Quienes tienen a su cargo la organización de una campaña revelan, en general, la misma lejanía del ciudadano común que padecen los propios gobernantes.
Por eso cuando se difunden las cifras del Indec estas generan más indignación que descontento. Este es un ejemplo que debería servir para no perder de vista, cuando se plantea un mensaje al electorado, de que con 30 años de democracia ya se conocen todos los clichés de campaña. 
Tan artificial se perciben,  por caso, esos saludos callejeros pretendidamente espontáneos que a partir de un simple spot el observador infiere que no hay ahí alguien en quien confiar. Si a esto se agregan jingles poco ingeniosos y hasta de mal gusto, el combo termina siendo indigerible. 
Esas tres décadas de recuperación democrática ameritarían un replanteo de fondo en cuanto al discurso político y a las formas de que éste se derrame efectivamente en los distintos estratos de la sociedad.

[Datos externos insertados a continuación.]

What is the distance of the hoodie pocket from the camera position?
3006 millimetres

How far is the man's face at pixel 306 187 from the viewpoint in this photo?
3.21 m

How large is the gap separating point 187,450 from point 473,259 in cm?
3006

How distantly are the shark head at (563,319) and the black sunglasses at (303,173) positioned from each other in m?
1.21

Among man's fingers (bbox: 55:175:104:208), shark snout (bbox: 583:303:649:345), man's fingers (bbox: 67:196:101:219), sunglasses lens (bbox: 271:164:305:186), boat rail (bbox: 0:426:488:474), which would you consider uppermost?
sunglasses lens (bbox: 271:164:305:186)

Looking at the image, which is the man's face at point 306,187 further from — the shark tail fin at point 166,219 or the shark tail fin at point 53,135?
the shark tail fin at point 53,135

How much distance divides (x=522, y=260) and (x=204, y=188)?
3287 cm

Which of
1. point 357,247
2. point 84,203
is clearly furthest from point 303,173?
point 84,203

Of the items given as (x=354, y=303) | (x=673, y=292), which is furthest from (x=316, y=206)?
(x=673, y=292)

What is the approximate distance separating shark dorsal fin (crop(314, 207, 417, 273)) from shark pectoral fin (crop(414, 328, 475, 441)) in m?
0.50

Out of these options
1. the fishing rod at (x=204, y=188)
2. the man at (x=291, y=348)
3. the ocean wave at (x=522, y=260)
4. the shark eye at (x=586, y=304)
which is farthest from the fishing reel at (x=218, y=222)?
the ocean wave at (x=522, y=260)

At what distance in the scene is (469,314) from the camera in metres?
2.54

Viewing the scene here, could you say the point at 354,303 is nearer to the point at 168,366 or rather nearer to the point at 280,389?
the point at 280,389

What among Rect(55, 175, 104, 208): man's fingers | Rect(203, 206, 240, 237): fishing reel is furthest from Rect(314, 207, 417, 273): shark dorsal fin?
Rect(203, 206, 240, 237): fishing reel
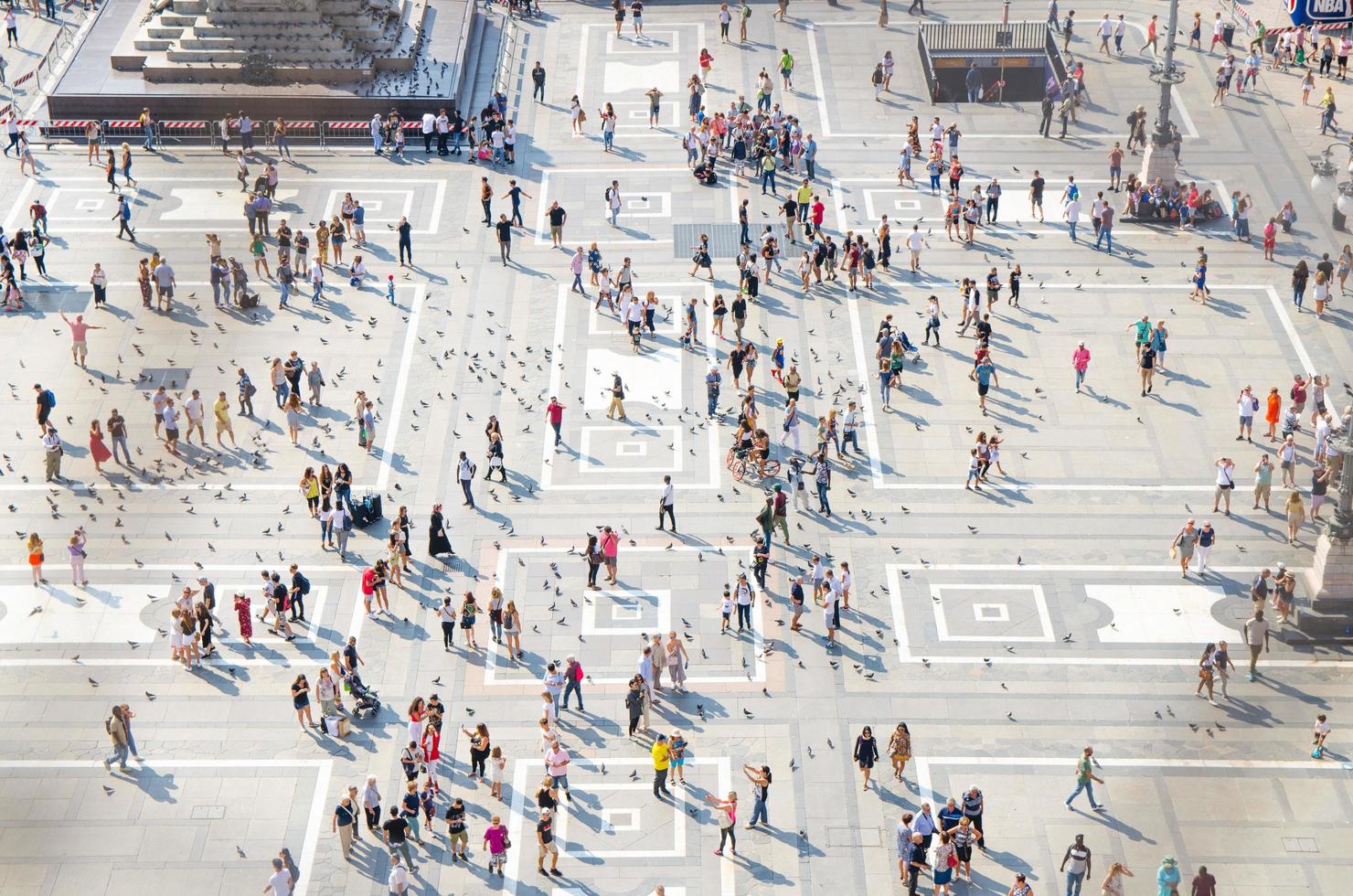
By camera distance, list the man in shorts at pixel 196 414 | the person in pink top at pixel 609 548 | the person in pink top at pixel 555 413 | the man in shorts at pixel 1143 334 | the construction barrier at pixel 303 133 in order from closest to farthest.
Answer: the person in pink top at pixel 609 548
the person in pink top at pixel 555 413
the man in shorts at pixel 196 414
the man in shorts at pixel 1143 334
the construction barrier at pixel 303 133

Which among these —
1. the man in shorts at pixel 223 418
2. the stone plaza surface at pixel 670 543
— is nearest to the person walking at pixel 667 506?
the stone plaza surface at pixel 670 543

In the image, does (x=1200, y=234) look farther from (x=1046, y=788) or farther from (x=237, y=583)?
(x=237, y=583)

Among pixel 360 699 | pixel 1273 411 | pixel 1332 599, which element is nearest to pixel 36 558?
pixel 360 699

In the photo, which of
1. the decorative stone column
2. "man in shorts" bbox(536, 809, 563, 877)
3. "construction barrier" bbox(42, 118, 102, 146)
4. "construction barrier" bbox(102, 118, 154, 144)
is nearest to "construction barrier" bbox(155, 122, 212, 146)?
"construction barrier" bbox(102, 118, 154, 144)

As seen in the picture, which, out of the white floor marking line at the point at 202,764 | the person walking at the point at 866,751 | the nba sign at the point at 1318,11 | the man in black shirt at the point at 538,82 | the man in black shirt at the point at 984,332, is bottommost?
the white floor marking line at the point at 202,764

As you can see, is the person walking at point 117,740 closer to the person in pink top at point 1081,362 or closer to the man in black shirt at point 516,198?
the man in black shirt at point 516,198

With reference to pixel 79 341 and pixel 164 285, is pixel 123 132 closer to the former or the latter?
pixel 164 285

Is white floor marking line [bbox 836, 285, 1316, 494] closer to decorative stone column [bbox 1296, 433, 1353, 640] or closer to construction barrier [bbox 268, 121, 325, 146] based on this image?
decorative stone column [bbox 1296, 433, 1353, 640]
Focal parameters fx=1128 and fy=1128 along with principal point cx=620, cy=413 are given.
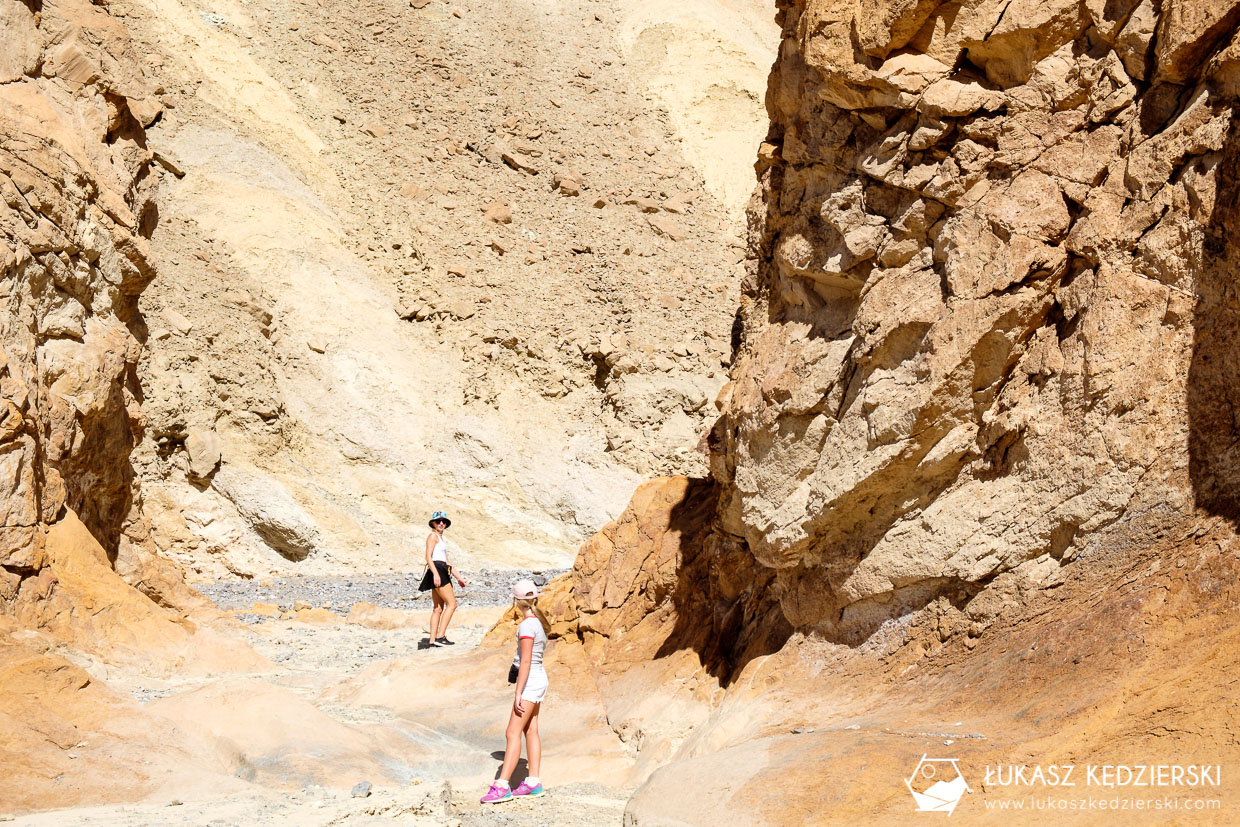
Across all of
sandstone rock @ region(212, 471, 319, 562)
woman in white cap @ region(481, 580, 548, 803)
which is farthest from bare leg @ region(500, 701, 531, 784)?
sandstone rock @ region(212, 471, 319, 562)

La “campaña sucia” a la que hacen referencia los afectados por el ataque del rival, o por anónimos que juegan a favor de, sólo sirve para  que durante unos días los afectados se victimicen y aprovechen el agravio para aportar nuevos agravios. 
En conclusión, en ese fuego cruzado que una vez pasadas las elecciones quedará en el olvido, los únicos que resultan verdaderamente dañados son quienes con su voto deben elegir a sus representantes. 
Dar vuelta la taba pasa por proponer una “campaña limpia”. Esa que privilegie un proyecto de país basado en la ética, no en los discursos. En los hechos, no en las promesas.